De fato, se desejamos
escapar à crença de que esse mundo assim apresentado é verdadeiro, e não
queremos admitir a permanência de sua percepção enganosa, devemos considerar a
existência de pelo menos três mundos num só. O primeiro seria o mundo tal como
nos fazem vê-lo: a globalização como fábula; o segundo seria o mundo tal como
ele é: a globalização como perversidade; e o terceiro, o mundo como ele pode
ser uma outra globalização.
O mundo tal como nos fazem crer: a globalização como fábula
Este mundo globalizado,
visto como fábula, erige como verdade um certo número de fantasias, cuja
repetição, entretanto, acaba por se tornar uma base aparentemente sólida de sua
interpretação (Maria da Conceição Tavares, Destruição não criadora, 1999).
A máquina ideológica que
sustenta as ações preponderantes da atualidade é feita de peças que se
alimentam mutuamente e põem cm movimento os elementos essenciais à continuidade
do sistema. Damos aqui alguns exemplos. Fala-se, por exemplo, em aldeia global
para fazer crer que a difusão instantânea de notícias realmente informa as
pessoas. A partir desse mito e do encurtamento das distâncias — para aqueles
que realmente podem viajar — também se difunde a noção de tempo e espaço
contraídos. É como se o mundo se houvesse tornado, para todos, ao alcance da
mão. Um mercado avassalador dito global é apresentado como capaz de
homogeneizar o planeta quando, na verdade, as diferenças locais são
aprofundadas. Há uma busca de uniformidade, ao serviço dos atores hegemónicos,
mas o mundo se toma menos unido, tornando mais distante o sonho de uma
cidadania verdadeiramente universal. Enquanto isso, o culto ao consumo é
estimulado.
Fala-se, igualmente, com
insistência, na morte do Estado, mas o que estamos vendo é seu fortalecimento
para atender aos reclamos da finança e de outros grandes interesses
internacionais, em detrimento dos cuidados com as populações cuja vida se torna
mais difícil.
Esses poucos exemplos,
recolhidos numa lista interminável, permitem indagar se, no lugar do fim da
ideologia proclamado pelos que sustentam a bondade dos presentes processos de
globalização, não estaríamos, de fato, diante da presença de uma ideologização
maciça, segundo a qual a realização do mundo atual exige como condição
essencial o exercício de fabulações.
O mundo como é: a globalização como perversidade
De fato, para a grande
maior parte da humanidade a globalização está se impondo como uma fábrica de
perversidades. O desemprego crescente torna-se crónico.
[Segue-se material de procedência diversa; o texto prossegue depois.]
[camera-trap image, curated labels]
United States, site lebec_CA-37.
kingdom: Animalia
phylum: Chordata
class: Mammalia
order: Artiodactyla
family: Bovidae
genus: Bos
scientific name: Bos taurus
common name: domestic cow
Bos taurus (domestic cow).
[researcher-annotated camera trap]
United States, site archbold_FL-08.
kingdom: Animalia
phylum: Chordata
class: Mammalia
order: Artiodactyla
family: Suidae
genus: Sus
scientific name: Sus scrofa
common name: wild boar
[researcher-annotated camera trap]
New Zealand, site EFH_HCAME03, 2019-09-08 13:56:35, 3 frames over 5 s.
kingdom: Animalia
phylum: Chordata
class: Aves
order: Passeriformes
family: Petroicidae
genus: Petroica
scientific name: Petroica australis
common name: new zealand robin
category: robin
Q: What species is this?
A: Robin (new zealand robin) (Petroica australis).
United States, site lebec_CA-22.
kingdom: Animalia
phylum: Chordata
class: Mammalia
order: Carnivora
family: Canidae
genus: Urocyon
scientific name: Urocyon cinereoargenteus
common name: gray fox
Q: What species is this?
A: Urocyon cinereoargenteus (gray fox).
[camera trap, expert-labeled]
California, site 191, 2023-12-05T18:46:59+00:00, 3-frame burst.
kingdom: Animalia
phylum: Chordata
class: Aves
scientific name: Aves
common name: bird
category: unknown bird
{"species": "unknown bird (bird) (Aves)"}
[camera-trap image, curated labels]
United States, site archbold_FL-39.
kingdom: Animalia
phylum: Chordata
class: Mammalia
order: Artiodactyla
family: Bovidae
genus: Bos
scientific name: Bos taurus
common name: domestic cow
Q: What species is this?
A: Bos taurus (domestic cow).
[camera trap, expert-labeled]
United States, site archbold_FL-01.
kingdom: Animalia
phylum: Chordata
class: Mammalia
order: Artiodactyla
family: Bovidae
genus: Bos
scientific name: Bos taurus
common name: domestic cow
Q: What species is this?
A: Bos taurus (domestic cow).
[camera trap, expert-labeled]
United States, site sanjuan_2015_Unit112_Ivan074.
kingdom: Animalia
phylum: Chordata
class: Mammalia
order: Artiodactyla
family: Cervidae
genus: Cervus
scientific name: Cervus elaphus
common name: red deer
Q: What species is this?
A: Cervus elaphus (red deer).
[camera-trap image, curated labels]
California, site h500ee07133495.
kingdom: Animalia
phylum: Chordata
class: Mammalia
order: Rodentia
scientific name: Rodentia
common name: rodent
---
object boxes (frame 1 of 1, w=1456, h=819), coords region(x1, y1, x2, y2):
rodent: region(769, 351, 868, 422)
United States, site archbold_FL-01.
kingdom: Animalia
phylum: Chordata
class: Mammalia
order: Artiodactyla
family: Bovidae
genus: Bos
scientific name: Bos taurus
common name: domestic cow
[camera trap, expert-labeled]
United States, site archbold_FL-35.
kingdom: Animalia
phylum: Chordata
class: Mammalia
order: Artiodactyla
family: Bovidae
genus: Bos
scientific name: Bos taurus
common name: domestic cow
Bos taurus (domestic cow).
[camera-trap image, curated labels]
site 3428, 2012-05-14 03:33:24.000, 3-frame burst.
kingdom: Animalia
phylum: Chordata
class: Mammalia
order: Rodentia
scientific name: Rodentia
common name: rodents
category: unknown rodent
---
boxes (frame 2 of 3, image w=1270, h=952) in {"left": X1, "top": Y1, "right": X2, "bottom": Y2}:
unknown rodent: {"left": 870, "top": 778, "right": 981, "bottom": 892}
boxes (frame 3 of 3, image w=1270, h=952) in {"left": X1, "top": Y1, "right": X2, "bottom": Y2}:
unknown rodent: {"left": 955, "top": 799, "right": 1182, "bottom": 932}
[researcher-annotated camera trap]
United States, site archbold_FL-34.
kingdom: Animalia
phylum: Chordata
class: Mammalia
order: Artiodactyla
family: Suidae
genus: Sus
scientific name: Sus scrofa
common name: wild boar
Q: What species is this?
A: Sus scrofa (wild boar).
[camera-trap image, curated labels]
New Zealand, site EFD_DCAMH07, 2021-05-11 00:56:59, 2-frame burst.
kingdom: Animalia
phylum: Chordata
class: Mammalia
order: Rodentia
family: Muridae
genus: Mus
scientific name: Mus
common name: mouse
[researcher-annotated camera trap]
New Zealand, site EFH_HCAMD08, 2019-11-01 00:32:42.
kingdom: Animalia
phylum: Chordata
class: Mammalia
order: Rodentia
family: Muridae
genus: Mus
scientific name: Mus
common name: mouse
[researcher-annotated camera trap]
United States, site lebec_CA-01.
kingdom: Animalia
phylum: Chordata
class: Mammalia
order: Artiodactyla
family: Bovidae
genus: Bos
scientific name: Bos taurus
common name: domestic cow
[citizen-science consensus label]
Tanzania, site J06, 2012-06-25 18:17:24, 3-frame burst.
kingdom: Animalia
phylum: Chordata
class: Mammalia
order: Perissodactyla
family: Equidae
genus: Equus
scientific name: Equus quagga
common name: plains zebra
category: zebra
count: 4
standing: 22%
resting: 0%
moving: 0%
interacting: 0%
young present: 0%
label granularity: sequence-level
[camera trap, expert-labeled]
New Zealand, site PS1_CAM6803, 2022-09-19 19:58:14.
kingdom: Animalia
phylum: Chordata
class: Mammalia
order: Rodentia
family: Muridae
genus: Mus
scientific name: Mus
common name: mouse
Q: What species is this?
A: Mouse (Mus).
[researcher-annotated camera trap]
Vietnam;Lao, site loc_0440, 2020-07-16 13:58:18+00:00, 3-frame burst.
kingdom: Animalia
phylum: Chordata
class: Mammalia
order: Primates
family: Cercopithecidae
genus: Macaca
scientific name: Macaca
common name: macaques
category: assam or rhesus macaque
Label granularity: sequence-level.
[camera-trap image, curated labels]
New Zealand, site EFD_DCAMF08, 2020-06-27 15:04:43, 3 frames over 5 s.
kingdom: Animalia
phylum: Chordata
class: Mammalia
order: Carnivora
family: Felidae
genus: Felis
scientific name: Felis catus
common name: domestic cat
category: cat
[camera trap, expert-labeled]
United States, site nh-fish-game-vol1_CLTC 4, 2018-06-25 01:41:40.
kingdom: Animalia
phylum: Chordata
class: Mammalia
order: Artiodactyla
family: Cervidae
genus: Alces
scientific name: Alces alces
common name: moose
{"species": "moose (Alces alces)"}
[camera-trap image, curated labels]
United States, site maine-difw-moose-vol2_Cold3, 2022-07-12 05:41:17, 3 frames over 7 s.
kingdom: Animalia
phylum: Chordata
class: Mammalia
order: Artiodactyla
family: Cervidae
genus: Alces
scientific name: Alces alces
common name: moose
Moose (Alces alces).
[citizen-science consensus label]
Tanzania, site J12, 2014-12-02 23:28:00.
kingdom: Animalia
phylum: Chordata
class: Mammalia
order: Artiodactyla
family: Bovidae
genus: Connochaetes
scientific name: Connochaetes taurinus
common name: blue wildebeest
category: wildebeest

A pobreza aumenta e as
classes médias perdem em qualidade de vida. O salário médio tende a baixar. A
fome e o desabrigo se generalizam em todos os continentes. Novas enfermidades
como a SIDA se instalam e velhas doenças, supostamente extirpadas, fazem seu
retorno triunfal. A mortalidade infantil permanece, a despeito dos progressos
médicos e da informação. A educação de qualidade é cada vez mais inacessível.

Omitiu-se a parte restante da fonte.